After she’d gone Sara went back into the cold room and looked at the photographs again.
“Still looking for a murder?” asked the coroner.
“I’m not sure. But I am wondering how he got pinned down by whatever this is.”
“Maybe he wasn’t working alone. Maybe someone else dropped it on him.”
“That sounds like a better explanation than him squirming his way underneath it to get trapped. When will you have the results of the autopsy?”
“The head of the National Police Board called to tell me I’ll be getting paid double overtime if he can get the results before 10 pm, if that tells you anything.”
“It tells me this case just got very important,” Sara said on her way out. “It also tells me I won’t be able to get the results at all in this century.”
*
CIA Station Chief Michael Rice put together a list of equipment an
d team members deemed necessary to complete the three contingency plans his mission group had compiled. It was a long list, dealing with three possibilities: finding the weapon on land, underwater, or least likely, on some aircraft. Each solution included a diversion. Common to all the plans was the probable necessity to disarm the warhead if it had been armed. This would require a demolitions expert with a long list of skills, including dealing with the VA-111 and language skills in Russian. Nearly all the demolition experts he could find filled the latter requirement. None of them, however, had any experience with a Rocketfish. Diving gear, extraction vehicles for underwater or land use, satellite surveillance technology – all this was available within hours, if he needed it. How his team would disarm a nuclear warhead if it had been armed made his stomach grumble, and he chewed on another tablet to soothe his burgeoning ulcer.
*
Sara drove back to her office, thrown off track by the thoughts of her own loss. She’d have to let her mother and father know about Grandma’s death; there was no guarantee the hospital would have been able to contact them on their own. Her mother would be easy to reach if she was still in the country, but her father wouldn’t even be on the list. It wasn’t something Sara wanted to think about right now.
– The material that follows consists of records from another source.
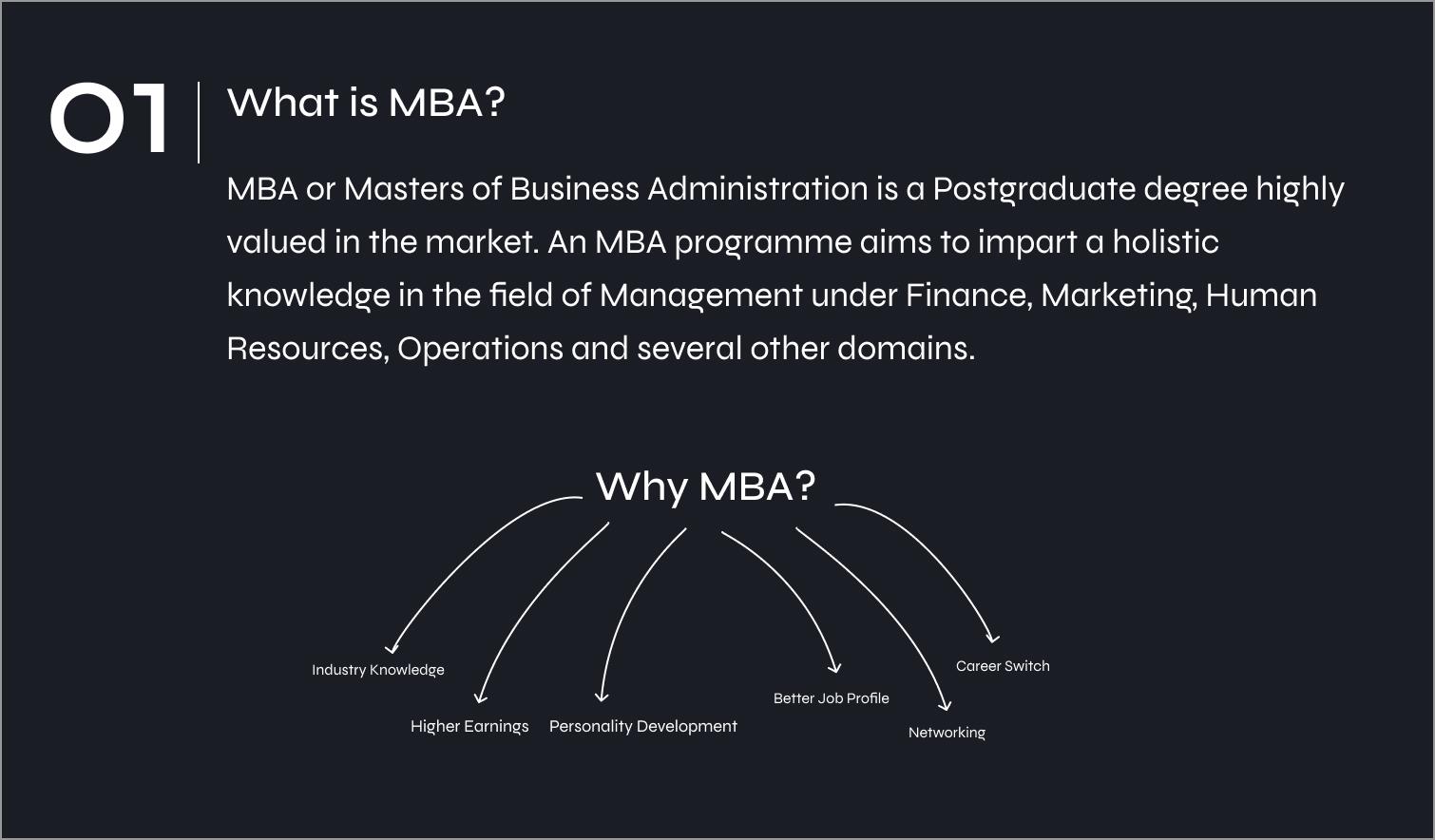 01

What is MBA?

MBA or Masters of Business Administration is a Postgraduate degree highly valued in the market. An MBA programme aims to impart a holistic knowledge in the field of Management under Finance, Marketing, Human Resources, Operations and several other domains.

Why MBA?

Industry Knowledge

Higher Earnings

Personality Development

Better Job Profile

Networking

Career Switch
It was easier to keep trying to understand how Spimler had become pinned down by the torpedo.
She went to her office, entered without turning on the lights and sat down, staring out the window, focusing on a single star in the winter sky. She tried to imagine Spimler working by himself, lowering the torpedo onto the bottom of the lake, a piece of rope suddenly breaking and the torpedo landing on him. That seemed impossible, and a new image formed, with two men, both guiding the torpedo, and a rope breaking to send it onto Spimler’s stomach. That didn’t seem very likely either, and finally Sara saw Spimler looking up at the torpedo as it hung from a boat just above him. She watched him signalling to someone on the surface to lower first the back end of the torpedo, then, after it had been aimed at the House of Parliament, motioning to lower the nose that carried the warhead. Sara saw him make a final adjustment, sweeping off some debris from the bottom just where the torpedo would have to lie, then, too late, feeling the torpedo as it touched his back.